In the past few months, there’s been a flurry of interest in certified responsibly sourced gas (RSG). RSG is natural gas — it still comes out of wells in the Marcellus, Haynesville, Permian, and other U.S. production areas. What distinguishes RSG is that its producers and pipeline companies have made efforts to significantly reduce the greenhouse gases — mostly methane — that are needlessly emitted along the value chain, and that an independent and respected outsider has certified the success of these efforts. RSG is still new to a lot of folks, including those in the natural gas business, so it’s reasonable to ask, who does the certifying, and what are the differences between them? In today’s RBN blog, we continue our series on RSG with a look at the different approaches taken by RSG certifiers: Project Canary and MiQ.
According to the International Energy Agency (IEA), emissions of methane (CH4) from the livestock industry, the oil and gas sector, and other human-related activity is responsible for about 30% of the global rise in temperature in the modern era. IEA also has claimed that it is technically feasible to prevent more than 70% of current CH4 emissions from oil and gas operations, and that about 45% of methane emissions could be avoided at no net cost because the value of the captured gas is higher than the cost of the abatement measures.

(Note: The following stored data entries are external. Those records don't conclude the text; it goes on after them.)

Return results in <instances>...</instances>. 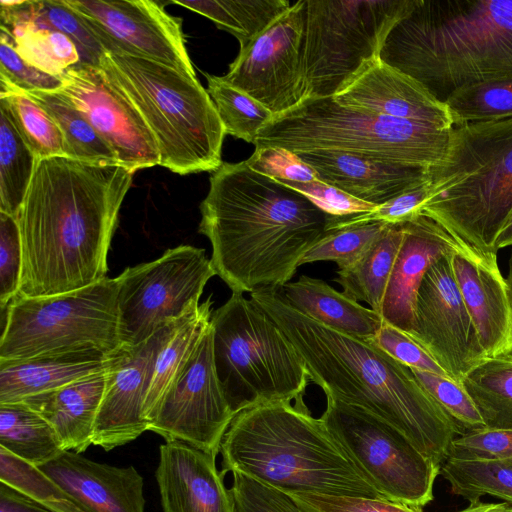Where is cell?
<instances>
[{
  "instance_id": "cell-56",
  "label": "cell",
  "mask_w": 512,
  "mask_h": 512,
  "mask_svg": "<svg viewBox=\"0 0 512 512\" xmlns=\"http://www.w3.org/2000/svg\"><path fill=\"white\" fill-rule=\"evenodd\" d=\"M508 246H512V211L495 242V248L497 251Z\"/></svg>"
},
{
  "instance_id": "cell-8",
  "label": "cell",
  "mask_w": 512,
  "mask_h": 512,
  "mask_svg": "<svg viewBox=\"0 0 512 512\" xmlns=\"http://www.w3.org/2000/svg\"><path fill=\"white\" fill-rule=\"evenodd\" d=\"M450 130L343 106L333 97L306 98L275 116L253 145L296 154L332 150L428 169L444 156Z\"/></svg>"
},
{
  "instance_id": "cell-36",
  "label": "cell",
  "mask_w": 512,
  "mask_h": 512,
  "mask_svg": "<svg viewBox=\"0 0 512 512\" xmlns=\"http://www.w3.org/2000/svg\"><path fill=\"white\" fill-rule=\"evenodd\" d=\"M37 158L0 105V211L17 217Z\"/></svg>"
},
{
  "instance_id": "cell-9",
  "label": "cell",
  "mask_w": 512,
  "mask_h": 512,
  "mask_svg": "<svg viewBox=\"0 0 512 512\" xmlns=\"http://www.w3.org/2000/svg\"><path fill=\"white\" fill-rule=\"evenodd\" d=\"M218 380L233 413L302 398L310 381L305 362L275 321L242 293L210 321Z\"/></svg>"
},
{
  "instance_id": "cell-23",
  "label": "cell",
  "mask_w": 512,
  "mask_h": 512,
  "mask_svg": "<svg viewBox=\"0 0 512 512\" xmlns=\"http://www.w3.org/2000/svg\"><path fill=\"white\" fill-rule=\"evenodd\" d=\"M38 468L87 512H144V479L133 466L103 464L63 450Z\"/></svg>"
},
{
  "instance_id": "cell-29",
  "label": "cell",
  "mask_w": 512,
  "mask_h": 512,
  "mask_svg": "<svg viewBox=\"0 0 512 512\" xmlns=\"http://www.w3.org/2000/svg\"><path fill=\"white\" fill-rule=\"evenodd\" d=\"M1 25H32L59 31L77 46L80 63L99 65L105 50L84 20L64 0H1Z\"/></svg>"
},
{
  "instance_id": "cell-10",
  "label": "cell",
  "mask_w": 512,
  "mask_h": 512,
  "mask_svg": "<svg viewBox=\"0 0 512 512\" xmlns=\"http://www.w3.org/2000/svg\"><path fill=\"white\" fill-rule=\"evenodd\" d=\"M419 0H305L306 98L333 97L375 60L393 26Z\"/></svg>"
},
{
  "instance_id": "cell-46",
  "label": "cell",
  "mask_w": 512,
  "mask_h": 512,
  "mask_svg": "<svg viewBox=\"0 0 512 512\" xmlns=\"http://www.w3.org/2000/svg\"><path fill=\"white\" fill-rule=\"evenodd\" d=\"M446 459L493 461L512 459V429L482 428L456 436Z\"/></svg>"
},
{
  "instance_id": "cell-20",
  "label": "cell",
  "mask_w": 512,
  "mask_h": 512,
  "mask_svg": "<svg viewBox=\"0 0 512 512\" xmlns=\"http://www.w3.org/2000/svg\"><path fill=\"white\" fill-rule=\"evenodd\" d=\"M451 265L482 359L512 354V304L497 254L463 246Z\"/></svg>"
},
{
  "instance_id": "cell-15",
  "label": "cell",
  "mask_w": 512,
  "mask_h": 512,
  "mask_svg": "<svg viewBox=\"0 0 512 512\" xmlns=\"http://www.w3.org/2000/svg\"><path fill=\"white\" fill-rule=\"evenodd\" d=\"M90 28L105 52L148 59L196 76L182 20L151 0H64Z\"/></svg>"
},
{
  "instance_id": "cell-24",
  "label": "cell",
  "mask_w": 512,
  "mask_h": 512,
  "mask_svg": "<svg viewBox=\"0 0 512 512\" xmlns=\"http://www.w3.org/2000/svg\"><path fill=\"white\" fill-rule=\"evenodd\" d=\"M403 239L387 285L380 315L383 321L411 331L417 293L430 266L464 244L425 215L402 224ZM466 246V245H465Z\"/></svg>"
},
{
  "instance_id": "cell-48",
  "label": "cell",
  "mask_w": 512,
  "mask_h": 512,
  "mask_svg": "<svg viewBox=\"0 0 512 512\" xmlns=\"http://www.w3.org/2000/svg\"><path fill=\"white\" fill-rule=\"evenodd\" d=\"M22 244L17 218L0 211V308L4 311L19 291Z\"/></svg>"
},
{
  "instance_id": "cell-43",
  "label": "cell",
  "mask_w": 512,
  "mask_h": 512,
  "mask_svg": "<svg viewBox=\"0 0 512 512\" xmlns=\"http://www.w3.org/2000/svg\"><path fill=\"white\" fill-rule=\"evenodd\" d=\"M389 224L370 222L332 231L316 243L304 256L301 265L318 261H332L338 270L358 261Z\"/></svg>"
},
{
  "instance_id": "cell-19",
  "label": "cell",
  "mask_w": 512,
  "mask_h": 512,
  "mask_svg": "<svg viewBox=\"0 0 512 512\" xmlns=\"http://www.w3.org/2000/svg\"><path fill=\"white\" fill-rule=\"evenodd\" d=\"M178 321L165 325L137 346H120L109 354L93 433L94 445L109 451L148 431L144 408L154 363Z\"/></svg>"
},
{
  "instance_id": "cell-52",
  "label": "cell",
  "mask_w": 512,
  "mask_h": 512,
  "mask_svg": "<svg viewBox=\"0 0 512 512\" xmlns=\"http://www.w3.org/2000/svg\"><path fill=\"white\" fill-rule=\"evenodd\" d=\"M246 162L254 170L277 181L310 182L318 179L316 171L296 153L279 147L255 148Z\"/></svg>"
},
{
  "instance_id": "cell-11",
  "label": "cell",
  "mask_w": 512,
  "mask_h": 512,
  "mask_svg": "<svg viewBox=\"0 0 512 512\" xmlns=\"http://www.w3.org/2000/svg\"><path fill=\"white\" fill-rule=\"evenodd\" d=\"M4 311L0 361L88 347L112 353L121 346L116 278L57 295L15 296Z\"/></svg>"
},
{
  "instance_id": "cell-57",
  "label": "cell",
  "mask_w": 512,
  "mask_h": 512,
  "mask_svg": "<svg viewBox=\"0 0 512 512\" xmlns=\"http://www.w3.org/2000/svg\"><path fill=\"white\" fill-rule=\"evenodd\" d=\"M505 281H506L510 301L512 304V253L509 258V270H508V275H507V278L505 279Z\"/></svg>"
},
{
  "instance_id": "cell-6",
  "label": "cell",
  "mask_w": 512,
  "mask_h": 512,
  "mask_svg": "<svg viewBox=\"0 0 512 512\" xmlns=\"http://www.w3.org/2000/svg\"><path fill=\"white\" fill-rule=\"evenodd\" d=\"M426 175L421 215L467 247L497 254L512 211V117L453 126L444 156Z\"/></svg>"
},
{
  "instance_id": "cell-40",
  "label": "cell",
  "mask_w": 512,
  "mask_h": 512,
  "mask_svg": "<svg viewBox=\"0 0 512 512\" xmlns=\"http://www.w3.org/2000/svg\"><path fill=\"white\" fill-rule=\"evenodd\" d=\"M210 95L225 133L254 143L274 114L245 92L224 82L221 76L205 74Z\"/></svg>"
},
{
  "instance_id": "cell-2",
  "label": "cell",
  "mask_w": 512,
  "mask_h": 512,
  "mask_svg": "<svg viewBox=\"0 0 512 512\" xmlns=\"http://www.w3.org/2000/svg\"><path fill=\"white\" fill-rule=\"evenodd\" d=\"M199 232L216 275L232 293L278 290L329 234L332 215L297 190L251 168L223 162L200 204Z\"/></svg>"
},
{
  "instance_id": "cell-27",
  "label": "cell",
  "mask_w": 512,
  "mask_h": 512,
  "mask_svg": "<svg viewBox=\"0 0 512 512\" xmlns=\"http://www.w3.org/2000/svg\"><path fill=\"white\" fill-rule=\"evenodd\" d=\"M105 383L106 368L60 388L25 398L22 402L49 422L64 450L81 454L93 444Z\"/></svg>"
},
{
  "instance_id": "cell-30",
  "label": "cell",
  "mask_w": 512,
  "mask_h": 512,
  "mask_svg": "<svg viewBox=\"0 0 512 512\" xmlns=\"http://www.w3.org/2000/svg\"><path fill=\"white\" fill-rule=\"evenodd\" d=\"M402 239V224H389L358 261L337 271L334 281L347 296L380 314Z\"/></svg>"
},
{
  "instance_id": "cell-37",
  "label": "cell",
  "mask_w": 512,
  "mask_h": 512,
  "mask_svg": "<svg viewBox=\"0 0 512 512\" xmlns=\"http://www.w3.org/2000/svg\"><path fill=\"white\" fill-rule=\"evenodd\" d=\"M0 82V105L36 158L65 156L63 135L53 118L27 92Z\"/></svg>"
},
{
  "instance_id": "cell-42",
  "label": "cell",
  "mask_w": 512,
  "mask_h": 512,
  "mask_svg": "<svg viewBox=\"0 0 512 512\" xmlns=\"http://www.w3.org/2000/svg\"><path fill=\"white\" fill-rule=\"evenodd\" d=\"M444 102L454 126L512 117V78L458 89Z\"/></svg>"
},
{
  "instance_id": "cell-38",
  "label": "cell",
  "mask_w": 512,
  "mask_h": 512,
  "mask_svg": "<svg viewBox=\"0 0 512 512\" xmlns=\"http://www.w3.org/2000/svg\"><path fill=\"white\" fill-rule=\"evenodd\" d=\"M439 475L448 481L453 494L469 503L491 495L512 505V459L459 461L446 459Z\"/></svg>"
},
{
  "instance_id": "cell-12",
  "label": "cell",
  "mask_w": 512,
  "mask_h": 512,
  "mask_svg": "<svg viewBox=\"0 0 512 512\" xmlns=\"http://www.w3.org/2000/svg\"><path fill=\"white\" fill-rule=\"evenodd\" d=\"M320 419L385 499L420 508L433 500L440 465L394 426L330 396Z\"/></svg>"
},
{
  "instance_id": "cell-5",
  "label": "cell",
  "mask_w": 512,
  "mask_h": 512,
  "mask_svg": "<svg viewBox=\"0 0 512 512\" xmlns=\"http://www.w3.org/2000/svg\"><path fill=\"white\" fill-rule=\"evenodd\" d=\"M221 474L240 472L286 494L385 499L302 398L238 412L220 445ZM387 500V499H386Z\"/></svg>"
},
{
  "instance_id": "cell-17",
  "label": "cell",
  "mask_w": 512,
  "mask_h": 512,
  "mask_svg": "<svg viewBox=\"0 0 512 512\" xmlns=\"http://www.w3.org/2000/svg\"><path fill=\"white\" fill-rule=\"evenodd\" d=\"M408 335L460 384L467 372L482 360L454 277L451 253L436 260L426 272L417 293L413 326Z\"/></svg>"
},
{
  "instance_id": "cell-14",
  "label": "cell",
  "mask_w": 512,
  "mask_h": 512,
  "mask_svg": "<svg viewBox=\"0 0 512 512\" xmlns=\"http://www.w3.org/2000/svg\"><path fill=\"white\" fill-rule=\"evenodd\" d=\"M234 416L217 377L209 325L150 415L148 431L217 456Z\"/></svg>"
},
{
  "instance_id": "cell-16",
  "label": "cell",
  "mask_w": 512,
  "mask_h": 512,
  "mask_svg": "<svg viewBox=\"0 0 512 512\" xmlns=\"http://www.w3.org/2000/svg\"><path fill=\"white\" fill-rule=\"evenodd\" d=\"M305 0L290 9L248 46L239 50L221 79L245 92L274 117L305 99L302 45Z\"/></svg>"
},
{
  "instance_id": "cell-54",
  "label": "cell",
  "mask_w": 512,
  "mask_h": 512,
  "mask_svg": "<svg viewBox=\"0 0 512 512\" xmlns=\"http://www.w3.org/2000/svg\"><path fill=\"white\" fill-rule=\"evenodd\" d=\"M0 512H52L32 498L0 482Z\"/></svg>"
},
{
  "instance_id": "cell-22",
  "label": "cell",
  "mask_w": 512,
  "mask_h": 512,
  "mask_svg": "<svg viewBox=\"0 0 512 512\" xmlns=\"http://www.w3.org/2000/svg\"><path fill=\"white\" fill-rule=\"evenodd\" d=\"M215 460L181 441L162 444L155 477L163 512H235Z\"/></svg>"
},
{
  "instance_id": "cell-25",
  "label": "cell",
  "mask_w": 512,
  "mask_h": 512,
  "mask_svg": "<svg viewBox=\"0 0 512 512\" xmlns=\"http://www.w3.org/2000/svg\"><path fill=\"white\" fill-rule=\"evenodd\" d=\"M297 155L316 171L321 181L374 206L427 180V169L350 153L315 150Z\"/></svg>"
},
{
  "instance_id": "cell-35",
  "label": "cell",
  "mask_w": 512,
  "mask_h": 512,
  "mask_svg": "<svg viewBox=\"0 0 512 512\" xmlns=\"http://www.w3.org/2000/svg\"><path fill=\"white\" fill-rule=\"evenodd\" d=\"M461 384L486 428L512 429V354L480 360Z\"/></svg>"
},
{
  "instance_id": "cell-26",
  "label": "cell",
  "mask_w": 512,
  "mask_h": 512,
  "mask_svg": "<svg viewBox=\"0 0 512 512\" xmlns=\"http://www.w3.org/2000/svg\"><path fill=\"white\" fill-rule=\"evenodd\" d=\"M109 354L97 347L0 361V404L20 402L100 372Z\"/></svg>"
},
{
  "instance_id": "cell-53",
  "label": "cell",
  "mask_w": 512,
  "mask_h": 512,
  "mask_svg": "<svg viewBox=\"0 0 512 512\" xmlns=\"http://www.w3.org/2000/svg\"><path fill=\"white\" fill-rule=\"evenodd\" d=\"M279 182L304 194L323 211L332 216L338 217L364 213L377 207L356 199L320 179H315L310 182H293L287 180H281Z\"/></svg>"
},
{
  "instance_id": "cell-49",
  "label": "cell",
  "mask_w": 512,
  "mask_h": 512,
  "mask_svg": "<svg viewBox=\"0 0 512 512\" xmlns=\"http://www.w3.org/2000/svg\"><path fill=\"white\" fill-rule=\"evenodd\" d=\"M304 512H423L422 508L386 499L311 492L288 494Z\"/></svg>"
},
{
  "instance_id": "cell-28",
  "label": "cell",
  "mask_w": 512,
  "mask_h": 512,
  "mask_svg": "<svg viewBox=\"0 0 512 512\" xmlns=\"http://www.w3.org/2000/svg\"><path fill=\"white\" fill-rule=\"evenodd\" d=\"M277 291L300 313L345 334L370 339L383 323L379 313L362 306L321 279L302 275Z\"/></svg>"
},
{
  "instance_id": "cell-34",
  "label": "cell",
  "mask_w": 512,
  "mask_h": 512,
  "mask_svg": "<svg viewBox=\"0 0 512 512\" xmlns=\"http://www.w3.org/2000/svg\"><path fill=\"white\" fill-rule=\"evenodd\" d=\"M58 125L65 156L91 164L119 165L117 157L84 114L60 90L28 93Z\"/></svg>"
},
{
  "instance_id": "cell-4",
  "label": "cell",
  "mask_w": 512,
  "mask_h": 512,
  "mask_svg": "<svg viewBox=\"0 0 512 512\" xmlns=\"http://www.w3.org/2000/svg\"><path fill=\"white\" fill-rule=\"evenodd\" d=\"M379 58L443 102L458 89L512 78V0H419Z\"/></svg>"
},
{
  "instance_id": "cell-3",
  "label": "cell",
  "mask_w": 512,
  "mask_h": 512,
  "mask_svg": "<svg viewBox=\"0 0 512 512\" xmlns=\"http://www.w3.org/2000/svg\"><path fill=\"white\" fill-rule=\"evenodd\" d=\"M281 328L326 396L360 407L403 433L440 465L459 435L412 370L368 339L336 331L291 307L277 290L249 294Z\"/></svg>"
},
{
  "instance_id": "cell-32",
  "label": "cell",
  "mask_w": 512,
  "mask_h": 512,
  "mask_svg": "<svg viewBox=\"0 0 512 512\" xmlns=\"http://www.w3.org/2000/svg\"><path fill=\"white\" fill-rule=\"evenodd\" d=\"M0 447L36 467L64 450L49 422L22 401L0 404Z\"/></svg>"
},
{
  "instance_id": "cell-31",
  "label": "cell",
  "mask_w": 512,
  "mask_h": 512,
  "mask_svg": "<svg viewBox=\"0 0 512 512\" xmlns=\"http://www.w3.org/2000/svg\"><path fill=\"white\" fill-rule=\"evenodd\" d=\"M212 305L213 301L209 296L204 302L190 309L179 319L175 331L159 351L145 401L144 412L147 422L208 329L213 314Z\"/></svg>"
},
{
  "instance_id": "cell-50",
  "label": "cell",
  "mask_w": 512,
  "mask_h": 512,
  "mask_svg": "<svg viewBox=\"0 0 512 512\" xmlns=\"http://www.w3.org/2000/svg\"><path fill=\"white\" fill-rule=\"evenodd\" d=\"M0 81L27 93L59 91L64 85L61 76L49 74L24 60L3 35L0 41Z\"/></svg>"
},
{
  "instance_id": "cell-45",
  "label": "cell",
  "mask_w": 512,
  "mask_h": 512,
  "mask_svg": "<svg viewBox=\"0 0 512 512\" xmlns=\"http://www.w3.org/2000/svg\"><path fill=\"white\" fill-rule=\"evenodd\" d=\"M428 194L429 188L426 180L371 211L347 216H333L329 225V232L370 222L404 224L421 215Z\"/></svg>"
},
{
  "instance_id": "cell-47",
  "label": "cell",
  "mask_w": 512,
  "mask_h": 512,
  "mask_svg": "<svg viewBox=\"0 0 512 512\" xmlns=\"http://www.w3.org/2000/svg\"><path fill=\"white\" fill-rule=\"evenodd\" d=\"M229 489L235 512H304L292 498L249 476L232 472Z\"/></svg>"
},
{
  "instance_id": "cell-21",
  "label": "cell",
  "mask_w": 512,
  "mask_h": 512,
  "mask_svg": "<svg viewBox=\"0 0 512 512\" xmlns=\"http://www.w3.org/2000/svg\"><path fill=\"white\" fill-rule=\"evenodd\" d=\"M343 105L376 114L450 130L454 123L446 103L424 85L378 58L333 96Z\"/></svg>"
},
{
  "instance_id": "cell-1",
  "label": "cell",
  "mask_w": 512,
  "mask_h": 512,
  "mask_svg": "<svg viewBox=\"0 0 512 512\" xmlns=\"http://www.w3.org/2000/svg\"><path fill=\"white\" fill-rule=\"evenodd\" d=\"M134 172L66 156L37 160L17 215L18 297L78 290L107 276V256Z\"/></svg>"
},
{
  "instance_id": "cell-51",
  "label": "cell",
  "mask_w": 512,
  "mask_h": 512,
  "mask_svg": "<svg viewBox=\"0 0 512 512\" xmlns=\"http://www.w3.org/2000/svg\"><path fill=\"white\" fill-rule=\"evenodd\" d=\"M368 340L409 368L449 377L434 358L406 332L385 321Z\"/></svg>"
},
{
  "instance_id": "cell-33",
  "label": "cell",
  "mask_w": 512,
  "mask_h": 512,
  "mask_svg": "<svg viewBox=\"0 0 512 512\" xmlns=\"http://www.w3.org/2000/svg\"><path fill=\"white\" fill-rule=\"evenodd\" d=\"M171 3L212 20L219 29L236 37L240 49L248 46L292 5L287 0H174Z\"/></svg>"
},
{
  "instance_id": "cell-55",
  "label": "cell",
  "mask_w": 512,
  "mask_h": 512,
  "mask_svg": "<svg viewBox=\"0 0 512 512\" xmlns=\"http://www.w3.org/2000/svg\"><path fill=\"white\" fill-rule=\"evenodd\" d=\"M458 512H512V505L503 503H488L476 501L470 503L465 509Z\"/></svg>"
},
{
  "instance_id": "cell-18",
  "label": "cell",
  "mask_w": 512,
  "mask_h": 512,
  "mask_svg": "<svg viewBox=\"0 0 512 512\" xmlns=\"http://www.w3.org/2000/svg\"><path fill=\"white\" fill-rule=\"evenodd\" d=\"M61 77L64 85L60 91L112 149L119 165L134 173L159 165V150L151 130L99 65L79 63Z\"/></svg>"
},
{
  "instance_id": "cell-44",
  "label": "cell",
  "mask_w": 512,
  "mask_h": 512,
  "mask_svg": "<svg viewBox=\"0 0 512 512\" xmlns=\"http://www.w3.org/2000/svg\"><path fill=\"white\" fill-rule=\"evenodd\" d=\"M433 400L446 413L459 435L485 428V423L463 385L450 377L410 368Z\"/></svg>"
},
{
  "instance_id": "cell-41",
  "label": "cell",
  "mask_w": 512,
  "mask_h": 512,
  "mask_svg": "<svg viewBox=\"0 0 512 512\" xmlns=\"http://www.w3.org/2000/svg\"><path fill=\"white\" fill-rule=\"evenodd\" d=\"M0 482L22 492L52 512H87L38 467L1 447Z\"/></svg>"
},
{
  "instance_id": "cell-13",
  "label": "cell",
  "mask_w": 512,
  "mask_h": 512,
  "mask_svg": "<svg viewBox=\"0 0 512 512\" xmlns=\"http://www.w3.org/2000/svg\"><path fill=\"white\" fill-rule=\"evenodd\" d=\"M216 275L202 248L180 245L159 258L126 268L118 282V335L121 346H137L179 320L199 300Z\"/></svg>"
},
{
  "instance_id": "cell-39",
  "label": "cell",
  "mask_w": 512,
  "mask_h": 512,
  "mask_svg": "<svg viewBox=\"0 0 512 512\" xmlns=\"http://www.w3.org/2000/svg\"><path fill=\"white\" fill-rule=\"evenodd\" d=\"M5 36L17 52L31 65L56 76L80 63V54L75 43L65 34L47 28L22 25L1 27Z\"/></svg>"
},
{
  "instance_id": "cell-7",
  "label": "cell",
  "mask_w": 512,
  "mask_h": 512,
  "mask_svg": "<svg viewBox=\"0 0 512 512\" xmlns=\"http://www.w3.org/2000/svg\"><path fill=\"white\" fill-rule=\"evenodd\" d=\"M99 66L151 130L160 166L179 175L214 172L221 166L226 133L196 76L148 59L108 52Z\"/></svg>"
}]
</instances>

The Global Methane Pledge promoted by the U.S., the European Union (EU), and several other countries — sure to be a major topic at the United Nations Climate Change Conference (COP26) in Glasgow, Scotland, over the next few days — calls for reducing global methane emissions by at least 30% from 2020 levels by 2030 and ramping up the use of “best available inventory methodologies” to quantify CH4 emissions, with a particular focus on high emission sources like oil and gas production and pipelines. Also, the Biden administration will soon release new draft regulations focused on reducing methane emissions from these same sources, and Congress has been considering aggressive efforts to plug and remediate abandoned oil and gas wells and coal mines, again with the aim of minimizing emissions of CH4.